Charline travaille majoritairement avec des avocats, des huissiers de justice, ou encore des personnes souhaitant créer leur entreprise. Elle a créé Éponyme & Co et exerce sous le statut d’entreprise individuelle au réel.

C’est en 2009 qu’elle s’est lancée comme assistante indépendante, alors que son mari venait d’être muté dans le Gard (30).

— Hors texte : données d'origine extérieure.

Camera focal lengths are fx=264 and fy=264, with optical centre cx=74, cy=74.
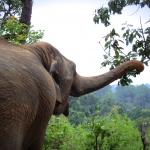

« Mes prestations sont variées et destinées uniquement aux professionnels du droit. Je travaille sur site et à distance. C’est variable en fonction des clients et surtout des mois.
Je fais de la retranscription, des recherches juridiques, du montage de dossier de plaidoirie, des formalités auprès des juridictions, du classement, de la compta/ relance clients…
 »

Son activité a démarré rapidement grâce à la distribution de ses plaquettes dans les cases des avocats, leurs boites à lettres professionnelles au sein des tribunaux.

Deux ans après, avec son conjoint, ils décidaient de déménager pour s’installer à Bordeaux.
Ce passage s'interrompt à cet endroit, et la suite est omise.